Les chercheurs ont conclu que le système sous-cortical est un mécanisme primaire lié aux troubles du sommeil dans les premiers stades des maladies neurodégénératives.

Les chercheurs ont également souligné certaines limites à leurs conclusions. Comme les études post-mortem étaient transversales, elles ne pouvaient pas mesurer ce qui s’était passé au fil du temps. Ils notent également que l’écart de temps entre les mesures du sommeil et les résultats post-mortem peut réduire la qualité de leurs données.

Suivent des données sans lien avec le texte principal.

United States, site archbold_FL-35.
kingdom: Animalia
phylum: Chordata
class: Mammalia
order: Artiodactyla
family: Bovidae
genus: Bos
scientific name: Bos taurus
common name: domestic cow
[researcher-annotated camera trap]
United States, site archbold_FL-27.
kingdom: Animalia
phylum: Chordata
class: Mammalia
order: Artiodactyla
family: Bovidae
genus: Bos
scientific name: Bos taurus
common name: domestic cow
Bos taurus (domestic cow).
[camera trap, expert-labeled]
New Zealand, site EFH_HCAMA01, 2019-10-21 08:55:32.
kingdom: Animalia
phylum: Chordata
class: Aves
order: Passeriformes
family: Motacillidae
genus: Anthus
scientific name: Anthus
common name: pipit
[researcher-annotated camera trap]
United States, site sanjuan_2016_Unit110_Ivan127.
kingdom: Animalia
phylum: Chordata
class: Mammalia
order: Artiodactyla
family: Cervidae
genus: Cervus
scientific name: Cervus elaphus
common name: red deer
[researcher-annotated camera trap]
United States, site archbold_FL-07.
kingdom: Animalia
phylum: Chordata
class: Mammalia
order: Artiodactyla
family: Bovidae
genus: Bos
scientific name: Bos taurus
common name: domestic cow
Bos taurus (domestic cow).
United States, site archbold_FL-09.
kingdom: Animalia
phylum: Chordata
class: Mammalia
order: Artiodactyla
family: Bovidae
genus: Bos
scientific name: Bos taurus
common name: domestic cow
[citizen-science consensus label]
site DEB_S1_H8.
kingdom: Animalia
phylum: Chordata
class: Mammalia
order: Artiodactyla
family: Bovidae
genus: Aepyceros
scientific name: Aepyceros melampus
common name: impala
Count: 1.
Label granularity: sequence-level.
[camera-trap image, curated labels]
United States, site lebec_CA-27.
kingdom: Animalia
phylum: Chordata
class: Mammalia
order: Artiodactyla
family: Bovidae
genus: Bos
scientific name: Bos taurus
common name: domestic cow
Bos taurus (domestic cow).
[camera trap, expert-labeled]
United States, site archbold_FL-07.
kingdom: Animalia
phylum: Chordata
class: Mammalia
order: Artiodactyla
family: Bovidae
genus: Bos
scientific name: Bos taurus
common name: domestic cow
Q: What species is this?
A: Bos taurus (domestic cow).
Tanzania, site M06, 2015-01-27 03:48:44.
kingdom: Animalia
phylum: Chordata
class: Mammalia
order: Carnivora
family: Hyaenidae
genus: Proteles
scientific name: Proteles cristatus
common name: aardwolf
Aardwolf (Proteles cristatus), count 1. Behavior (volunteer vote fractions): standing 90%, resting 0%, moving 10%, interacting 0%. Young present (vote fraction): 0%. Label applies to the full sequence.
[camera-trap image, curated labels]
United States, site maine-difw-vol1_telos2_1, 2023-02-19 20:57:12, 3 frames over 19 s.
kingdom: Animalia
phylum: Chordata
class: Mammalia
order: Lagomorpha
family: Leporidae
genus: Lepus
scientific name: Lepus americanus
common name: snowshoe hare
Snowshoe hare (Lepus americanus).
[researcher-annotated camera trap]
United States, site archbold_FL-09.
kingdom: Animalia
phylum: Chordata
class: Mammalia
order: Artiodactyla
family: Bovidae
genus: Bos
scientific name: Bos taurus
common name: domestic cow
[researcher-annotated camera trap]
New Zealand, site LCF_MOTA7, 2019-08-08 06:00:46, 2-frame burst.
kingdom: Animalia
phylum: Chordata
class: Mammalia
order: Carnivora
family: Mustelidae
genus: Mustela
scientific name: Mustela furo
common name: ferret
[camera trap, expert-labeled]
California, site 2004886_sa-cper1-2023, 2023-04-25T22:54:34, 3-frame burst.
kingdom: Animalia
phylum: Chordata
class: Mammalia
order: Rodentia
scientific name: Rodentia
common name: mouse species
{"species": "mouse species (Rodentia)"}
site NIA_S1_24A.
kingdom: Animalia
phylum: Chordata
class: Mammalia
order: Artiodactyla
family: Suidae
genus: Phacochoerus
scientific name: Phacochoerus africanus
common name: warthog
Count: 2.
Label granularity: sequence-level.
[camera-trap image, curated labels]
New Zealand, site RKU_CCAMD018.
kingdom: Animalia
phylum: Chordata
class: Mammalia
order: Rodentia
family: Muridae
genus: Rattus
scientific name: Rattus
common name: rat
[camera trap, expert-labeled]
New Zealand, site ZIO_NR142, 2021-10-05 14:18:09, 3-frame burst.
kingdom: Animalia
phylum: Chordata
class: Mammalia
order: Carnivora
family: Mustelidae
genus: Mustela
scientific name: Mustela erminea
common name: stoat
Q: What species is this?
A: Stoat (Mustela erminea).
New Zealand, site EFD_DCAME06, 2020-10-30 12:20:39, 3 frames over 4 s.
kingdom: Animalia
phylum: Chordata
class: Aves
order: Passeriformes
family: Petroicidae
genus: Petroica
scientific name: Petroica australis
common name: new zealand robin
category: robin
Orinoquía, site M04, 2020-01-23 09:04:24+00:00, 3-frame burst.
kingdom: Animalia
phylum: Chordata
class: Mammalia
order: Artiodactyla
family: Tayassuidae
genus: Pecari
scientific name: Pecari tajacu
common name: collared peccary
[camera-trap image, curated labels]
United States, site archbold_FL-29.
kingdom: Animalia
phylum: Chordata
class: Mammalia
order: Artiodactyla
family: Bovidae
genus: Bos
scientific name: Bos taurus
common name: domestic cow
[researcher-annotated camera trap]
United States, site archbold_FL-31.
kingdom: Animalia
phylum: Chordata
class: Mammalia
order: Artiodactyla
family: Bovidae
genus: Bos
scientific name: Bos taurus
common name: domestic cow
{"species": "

Les auteurs soulignent également que tous les patients impliqués dans l’étude étaient blancs, de sorte que les résultats peuvent ne pas être applicables à tous les groupes raciaux et ethniques.

Lorsqu’on lui a demandé de commenter l’étude, le Dr Clifford B. Saper, professeur de neurologie et de neurosciences à la Harvard Medical School, non impliqué dans l’étude, a déclaré MNT:

«Parce que la mesure clinicopathologique était une PSG, les mesures des résultats sont difficiles à interpréter. Par exemple, le temps de sommeil total plus court est interprété comme une « pulsion de sommeil plus faible », ce qui peut être le cas, ou il se peut que les patients dorment plus pendant la journée et moins la nuit. Malheureusement, cela ne semble pas avoir été mesuré.

“L’essentiel est que même si l’étude fournit des points de données supplémentaires intéressants, je ne pense pas que l’on puisse tirer les conclusions de cette étude (c’est-à-dire que la somnolence diurne des patients atteints de MA est due à la perte de neurones d’éveil).”

“Pour déterminer si les patients AD sont excessivement somnolents ou ont un sommeil normal, vous devez les comparer aux témoins, et non aux patients PSP, et enregistrer leur veille-sommeil sur plusieurs jours complets”, a conclu le professeur Saper.